Please gather every line below that contains the word "point". Case counts.
[begin Record set]
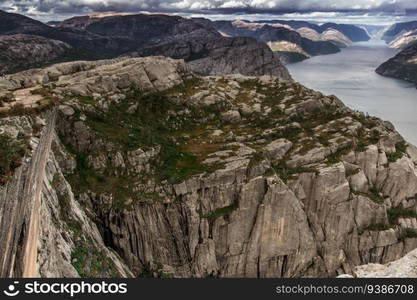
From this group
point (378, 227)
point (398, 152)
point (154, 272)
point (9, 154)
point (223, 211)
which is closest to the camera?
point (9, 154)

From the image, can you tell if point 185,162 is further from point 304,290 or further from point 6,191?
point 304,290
[end Record set]
[begin Record set]
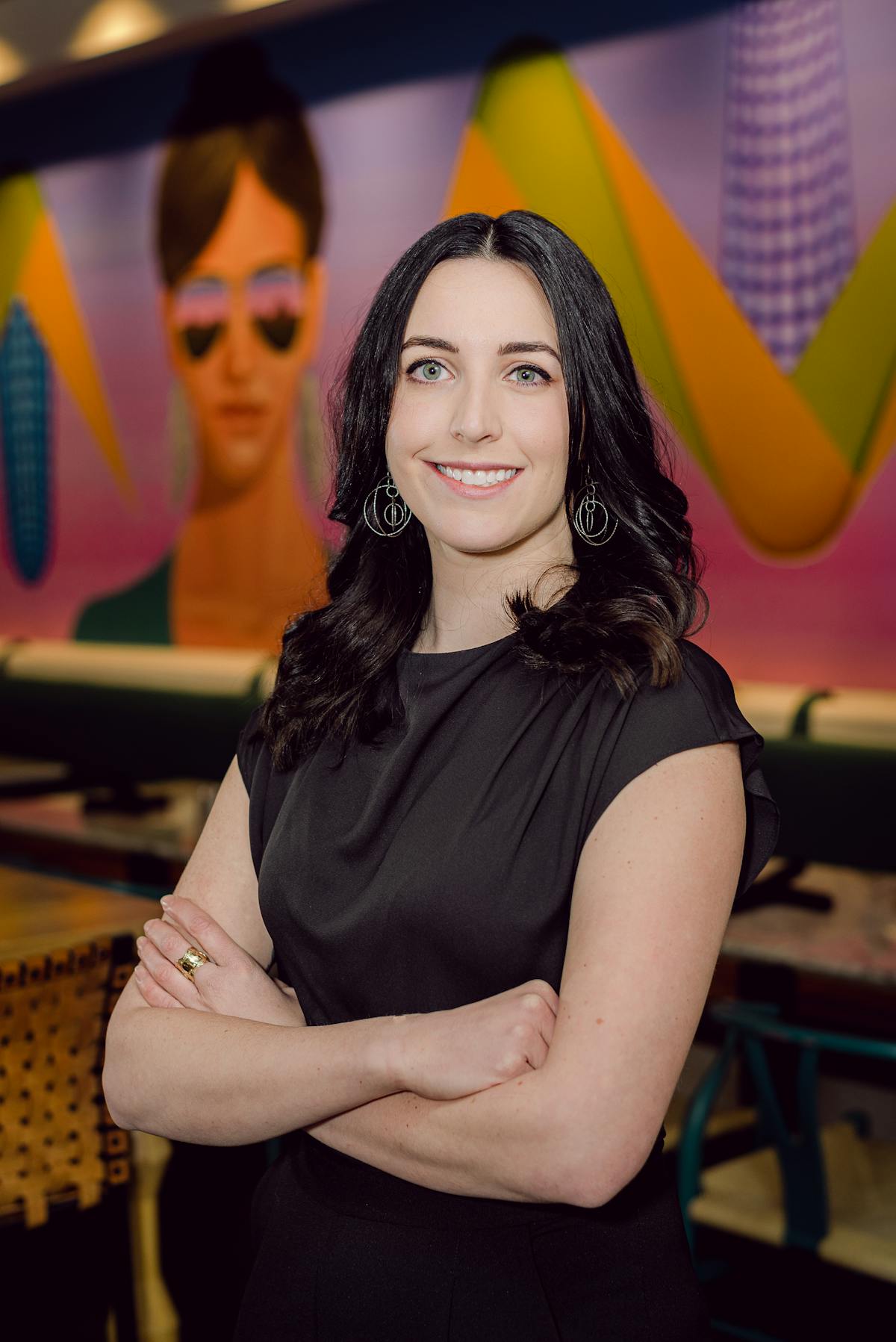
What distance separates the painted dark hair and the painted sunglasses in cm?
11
[end Record set]
### The answer
point (378, 227)
point (398, 152)
point (154, 272)
point (9, 154)
point (223, 211)
point (9, 154)
From the image, can you tell if point 185,162 is further from point 304,290 or further from point 6,191?
point 304,290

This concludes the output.